> _DOCUMENT PASSAGE_:

# # # #

Apache Pekko Distributed Workers with Scala

Apache Pekko Distributed Workers with Scala Guide

To be reactive, distributed applications must deal gracefully with temporary and prolonged outages as well as have the ability to scale up and down to make the best use of resources. Apache Pekko Cluster provides these capabilities so that you don’t have to implement them yourself. The distributed workers example demonstrates the following Apache Pekko clustering capabilities:

elastic addition and removal of the front-end actors that accept client requests
elastic addition and removal of the back-end actors that perform the work distribution of actors across different nodes
how jobs are re-tried in the face of failures

The design is based on Derek Wyatt’s blog post Balancing Workload Across Nodes with Akka 2 from 2012, which is a bit old, but still a good description of the advantages of letting the workers pull work from the work manager instead of pushing work to the workers.

Running the example

To run the example:

sbt run

After waiting a few seconds for the cluster to form the output should start look something like this (scroll all the way to the right to see the Actor output):

[INFO] [07/21/2017 17:41:53.320] [ClusterSystem-pekko.actor.default-dispatcher-16] [pekko://ClusterSystem@127.0.0.1:51983/user/producer] Produced work: 3
[INFO] [07/21/2017 17:41:53.322] [ClusterSystem-pekko.actor.default-dispatcher-3] [pekko://ClusterSystem@127.0.0.1:7345/user/master/singleton] Accepted work: 3bce4d6d-eaae-4da6-b316-0c6f566f2399
[INFO] [07/21/2017 17:41:53.328] [ClusterSystem-pekko.actor.default-dispatcher-3] [pekko://ClusterSystem@127.0.0.1:7345/user/master/singleton] Giving worker 2b646020-6273-437c-aa0d-4aad6f12fb47 some work 3bce4d6d-eaae-4da6-b316-0c6f566f2399
[INFO] [07/21/2017 17:41:53.328] [ClusterSystem-pekko.actor.default-dispatcher-2] [pekko://ClusterSystem@127.0.0.1:51980/user/worker] Got work: 3
[INFO] [07/21/2017 17:41:53.328] [ClusterSystem-pekko.actor.default-dispatcher-16] [pekko://ClusterSystem@127.0.0.1:51980/user/worker] Work is complete. Result 3 * 3 = 9.
[INFO] [07/21/2017 17:41:53.329] [ClusterSystem-pekko.actor.default-dispatcher-19] [pekko://ClusterSystem@127.0.0.1:7345/user/master/singleton] Work 3bce4d6d-eaae-4da6-b316-0c6f566f2399 is done by worker 2b646020-6273-437c-aa0d-4aad6f12fb47

Now take a look at what happened under the covers.

# # # #

> _SUPPLIED INFORMATION_:
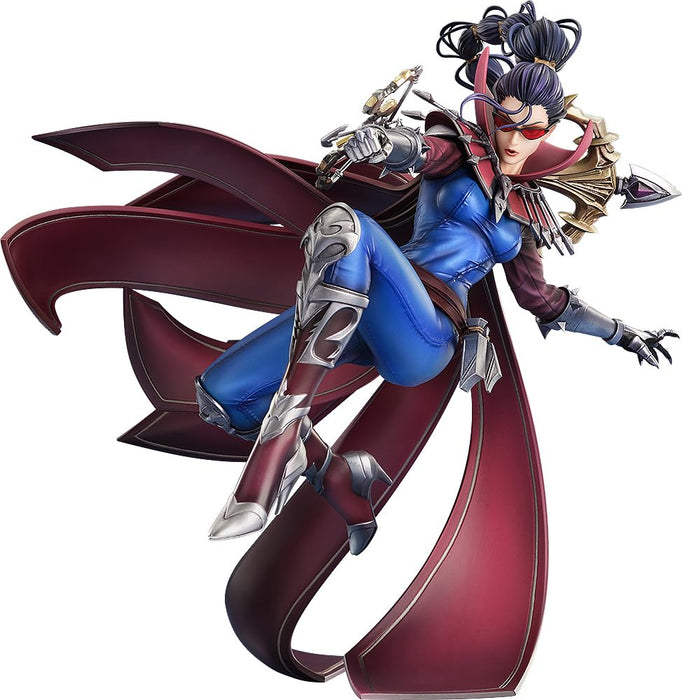 Good Smile Arts Vayne 1/7 Scale Figure League of Legends Collector's Edition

# # # #

> _WORK INSTRUCTIONS_:
1/ In the Pekko distributed workers guide, whose blog post is the design based on?
2/ Write the next part of the Pekko distributed workers guide, picking up right after its last sentence.

> _RESPONSE LIST_:
1/ Derek Wyatt's

2/
What happens when you run it

When Main is run without any parameters, it starts six ActorSystems in the same JVM. These six ActorSystems form a single cluster. The six nodes include two each that perform front-end, back-end, and worker tasks:

The front-end nodes simulate an external interface, such as a REST API, that accepts workloads from clients.
The worker nodes have worker actors that accept and process workloads.
The back-end nodes contain a WorkManager actor that coordinates workloads, keeps track of the workers, and delegates work to available workers. One of the nodes is active and one is on standby. If the active WorkManager goes down, the standby takes over.

Let’s look at the details of each part of the application, starting with the front-end.

Front end

Typically in systems built with Apache Pekko, clients submit requests using a RESTful API or a gRPC API. Either Pekko HTTP or Play Framework are great choices for implementing an HTTP API for the front-end, Pekko gRPC can be used of a gRPC front end is preferred.

To limit the scope of this example, we have chosen to emulate client activity with two ordinary actors:

The FrontEnd actor generates payloads at random intervals and sends them to the ‘WorkManager’ actor.
The WorkResultConsumerActor that consumes results and logs them.

The FrontEnd actor only concerns itself with posting workloads, and does not care when the work has been completed. When a workload has been processed successfully and passed to the WorkManager actor it publishes the result to all interested cluster nodes through Distributed Pub-Sub.

The WorkResultConsumerActor subscribes to the completion events and logs when a workload has completed.

Now, let’s take a look at the code that accomplishes this front-end behavior.

The Front-end Actor

Note in the source code that as the ‘FrontEnd’ actor starts up, it:

Schedules ‘Tick’ messages to itself.
Each ‘Tick’ message:
1. Triggers creation of a new ‘Work’ message.
2. Switches to a new ‘busy’ behavior.
3. Sends the ‘Work’ message to the ‘WorkManager’ actor of a ‘back-end’ node.

The FrontEnd actor schedules Tick messages to itself when starting up. the Tick message then triggers creation of a new Work, sending the work to the WorkManager actor on a back-end node and switching to a new busy behavior.

The cluster contains one WorkManager actor. The FrontEnd actor does not need to know the exact location because it sends work to the masterProxy that is a cluster singleton proxy.

The ‘WorkManager’ actor can accept or deny a work request and we need to deal with unexpected errors:

If the ‘WorkManager’ accepts the request, the actor schedules a new tick to itself and toggles back to the idle behavior.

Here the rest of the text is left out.